To gain an understanding of the application requirements our fluidics experts ask questions such as:

• Is the fluid stable of temperature?
• Does the viscosity change over time?
• Is the viscosity particularly high or low?
• Will evaporation change concentrations?
• Does the fluid have unique storage requirements?
• Does it require mixing?
• How should a user interact with the fluid?

With an understanding of the fluidic requirements, our engineers can then go about the process of selecting, customizing or developing components, connections and workflows that meet the design need.

Typically, fluid needs to be stored either on-consumable or on-machine for any diagnostic device. There are a many factors that guide the implementation of a storage solution, some of which are:

Temperature – Is refrigeration or heating required?
Volatility – Does the fluid pose a fire risk or is evaporation a major concern?
Time-based effects – Will viscosity change, or will crystallization occur?
Volume – Are the volumes in the <1mL range and is wastage a commercial concern?
Throughput– How much and how often will the fluid be accessed?
Uesr interaction – How are the fluids maintained or replaced?

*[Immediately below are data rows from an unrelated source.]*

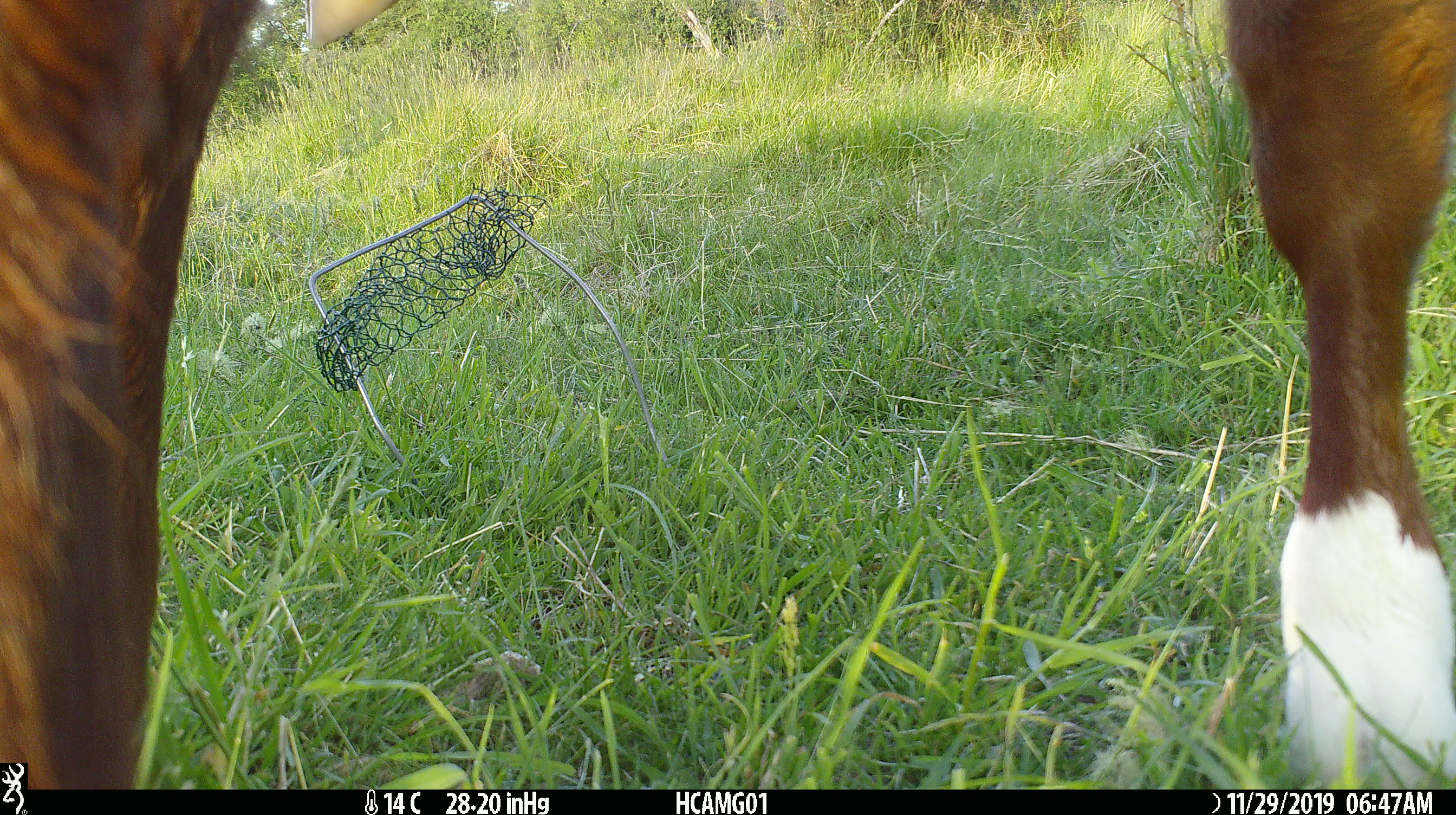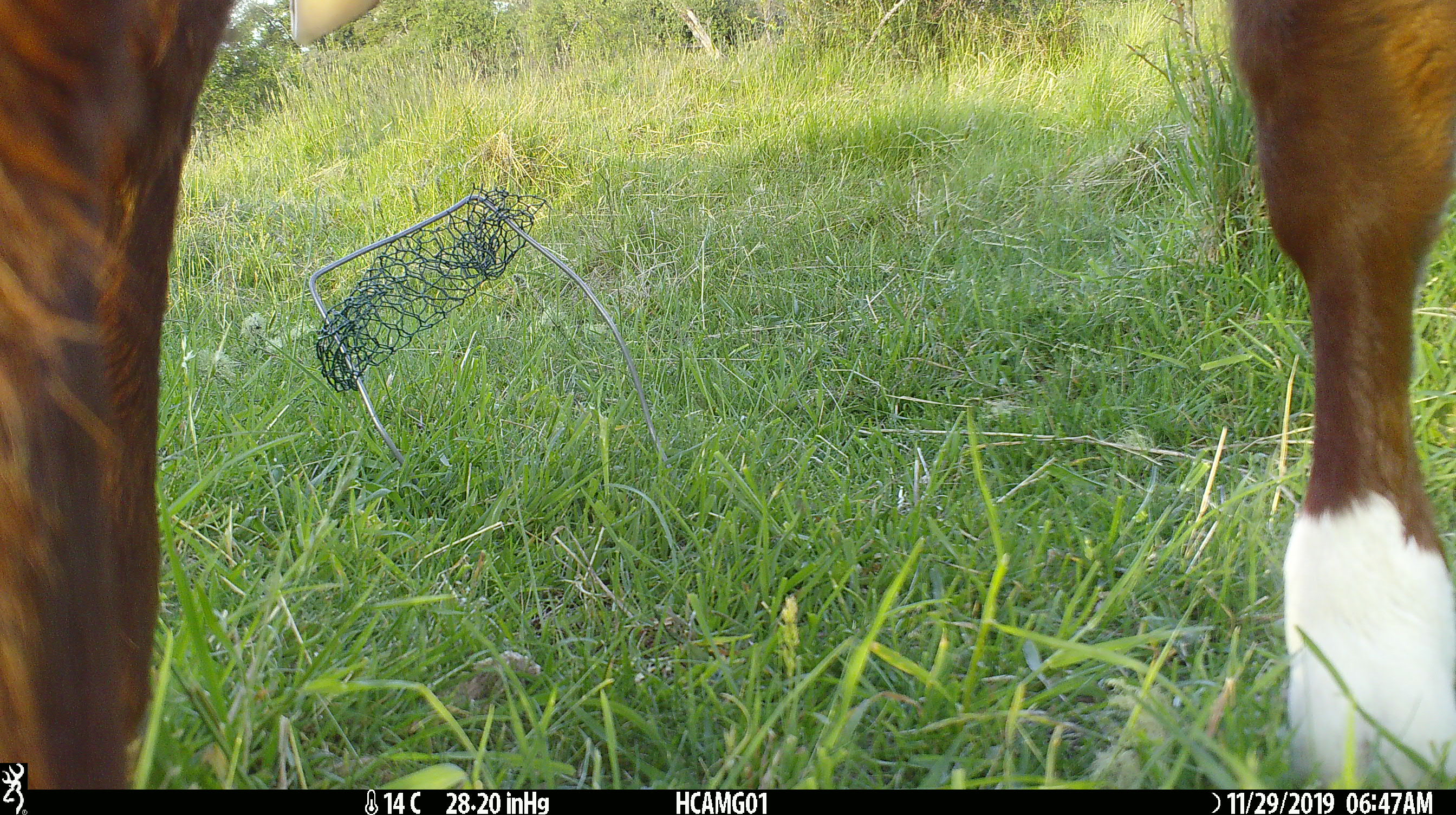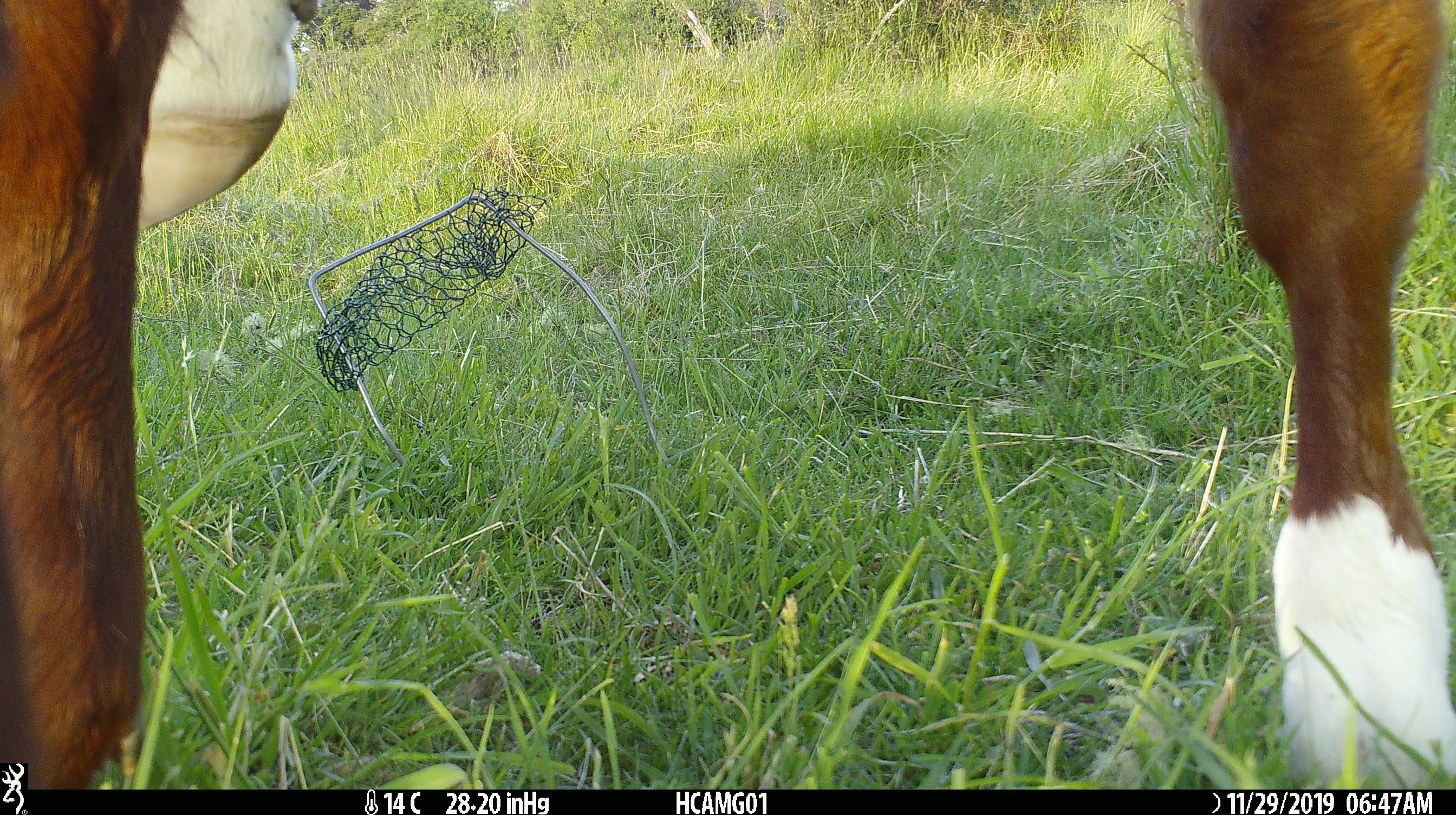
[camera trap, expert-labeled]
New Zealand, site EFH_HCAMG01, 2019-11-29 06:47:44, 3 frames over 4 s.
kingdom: Animalia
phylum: Chordata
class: Mammalia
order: Artiodactyla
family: Bovidae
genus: Bos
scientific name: Bos taurus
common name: domestic cow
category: cow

Invetech’s fluidic experts have designed fluid storage solutions from large bulk containers that last for many days in a high to medium throughput setting, user-accessible bulks that contain medium value volatile reagent and low-volume extremely high value reagent containment and sensing systems that allow for the most precious of reagents to be used sparingly with minimal waste.

There is a wide range of options for moving fluid throughout your instrument to execute your assay. From simple pipetting systems to fully integrated fluidic systems that supports complex and sensitive end-use components.

Invetech has designed and put into production many different instruments with a range of fluid transport implementations. For example, for a medium throughput histology auto-stainer we designed a fully integrated fluidic system that managed volatile, non-volatile, crystalizing and self-degassing fluids. We utilized many different types of valves, pumps, tubing and sensors to ensure that each fluid was stored and transported correctly so that the staining results were world-leading.  For a point-of-care immunology diagnostic device that ran highly sensitive chemiluminescent assays from a single open-well input consumable, we implemented a miniaturized yet incredibly capable pipetting system.  For our cell therapy applications, we have designed multiple types of fully enclosed, aseptic tube-sets that are acted upon externally by active pumping and sensing devices.

Blending, dissolving, emulsifying or suspending are just some of the many mixing methods that you may require when designing fluidic processes. Implementing these methods into an automated device can be achieved using a variety of technologies from simple stirring mechanisms all the way through to more advanced systems such as ultrasonic mixers or dedicated microfluidic mixing chips.

The challenges presented in mixing often focus on three areas:

• Homogeneity: Hard to mix fluids or fluid-solid suspensions may require more powerful mixing systems or variable workflows in order to achieve the desired results.

• Cross-contamination: Particularly prevalent in micro-fluidic applications, ensuring that mixing does not result in contamination of subsequent assay steps due to splashing, pumping or thermally driven flow is a risk that is controlled via geometric changes, active components such as valves or through workflow adjustments.
• Damage: Over-mixing may cause damage to the assay fluids or contained media such as cell or DNA fragments. Phenomena such as lysing of biological components may occur. Selecting the appropriate mixing method and apply a suitable amount of energy over time will minimize or eliminate damage effects.